++++ SUPPLIED RECORDS

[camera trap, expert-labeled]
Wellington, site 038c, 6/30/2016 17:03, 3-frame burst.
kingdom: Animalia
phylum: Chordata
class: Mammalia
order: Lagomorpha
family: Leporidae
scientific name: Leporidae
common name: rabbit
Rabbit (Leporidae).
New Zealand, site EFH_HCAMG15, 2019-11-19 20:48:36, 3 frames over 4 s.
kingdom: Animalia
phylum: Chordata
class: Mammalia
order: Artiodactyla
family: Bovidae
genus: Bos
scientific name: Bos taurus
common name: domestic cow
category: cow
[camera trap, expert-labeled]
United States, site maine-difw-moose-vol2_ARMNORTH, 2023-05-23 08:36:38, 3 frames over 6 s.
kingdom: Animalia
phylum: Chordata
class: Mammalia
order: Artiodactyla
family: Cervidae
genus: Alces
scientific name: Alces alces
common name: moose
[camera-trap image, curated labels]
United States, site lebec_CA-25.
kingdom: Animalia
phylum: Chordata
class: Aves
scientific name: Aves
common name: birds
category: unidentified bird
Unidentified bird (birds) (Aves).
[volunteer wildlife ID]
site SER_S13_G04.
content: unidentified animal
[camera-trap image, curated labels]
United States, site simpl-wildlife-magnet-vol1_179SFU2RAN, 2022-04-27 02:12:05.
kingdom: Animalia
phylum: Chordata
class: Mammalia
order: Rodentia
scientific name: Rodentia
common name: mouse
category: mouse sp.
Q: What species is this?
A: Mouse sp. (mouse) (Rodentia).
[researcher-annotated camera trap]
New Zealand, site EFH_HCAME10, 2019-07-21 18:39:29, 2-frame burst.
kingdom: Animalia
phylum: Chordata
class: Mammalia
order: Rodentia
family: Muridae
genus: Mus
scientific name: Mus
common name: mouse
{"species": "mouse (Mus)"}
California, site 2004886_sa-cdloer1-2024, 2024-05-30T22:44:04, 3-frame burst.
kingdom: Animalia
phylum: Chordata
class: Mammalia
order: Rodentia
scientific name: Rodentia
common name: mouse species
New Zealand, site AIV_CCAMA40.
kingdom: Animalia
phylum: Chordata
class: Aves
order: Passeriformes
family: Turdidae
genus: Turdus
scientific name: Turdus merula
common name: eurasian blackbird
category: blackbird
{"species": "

++++++++

## TO DO:
Write the material above out again, exactly as it reads.

## TASK RESPONSE:
[camera trap, expert-labeled]
Wellington, site 038c, 6/30/2016 17:03, 3-frame burst.
kingdom: Animalia
phylum: Chordata
class: Mammalia
order: Lagomorpha
family: Leporidae
scientific name: Leporidae
common name: rabbit
Rabbit (Leporidae).
New Zealand, site EFH_HCAMG15, 2019-11-19 20:48:36, 3 frames over 4 s.
kingdom: Animalia
phylum: Chordata
class: Mammalia
order: Artiodactyla
family: Bovidae
genus: Bos
scientific name: Bos taurus
common name: domestic cow
category: cow
[camera trap, expert-labeled]
United States, site maine-difw-moose-vol2_ARMNORTH, 2023-05-23 08:36:38, 3 frames over 6 s.
kingdom: Animalia
phylum: Chordata
class: Mammalia
order: Artiodactyla
family: Cervidae
genus: Alces
scientific name: Alces alces
common name: moose
[camera-trap image, curated labels]
United States, site lebec_CA-25.
kingdom: Animalia
phylum: Chordata
class: Aves
scientific name: Aves
common name: birds
category: unidentified bird
Unidentified bird (birds) (Aves).
[volunteer wildlife ID]
site SER_S13_G04.
content: unidentified animal
[camera-trap image, curated labels]
United States, site simpl-wildlife-magnet-vol1_179SFU2RAN, 2022-04-27 02:12:05.
kingdom: Animalia
phylum: Chordata
class: Mammalia
order: Rodentia
scientific name: Rodentia
common name: mouse
category: mouse sp.
Q: What species is this?
A: Mouse sp. (mouse) (Rodentia).
[researcher-annotated camera trap]
New Zealand, site EFH_HCAME10, 2019-07-21 18:39:29, 2-frame burst.
kingdom: Animalia
phylum: Chordata
class: Mammalia
order: Rodentia
family: Muridae
genus: Mus
scientific name: Mus
common name: mouse
{"species": "mouse (Mus)"}
California, site 2004886_sa-cdloer1-2024, 2024-05-30T22:44:04, 3-frame burst.
kingdom: Animalia
phylum: Chordata
class: Mammalia
order: Rodentia
scientific name: Rodentia
common name: mouse species
New Zealand, site AIV_CCAMA40.
kingdom: Animalia
phylum: Chordata
class: Aves
order: Passeriformes
family: Turdidae
genus: Turdus
scientific name: Turdus merula
common name: eurasian blackbird
category: blackbird
{"species": "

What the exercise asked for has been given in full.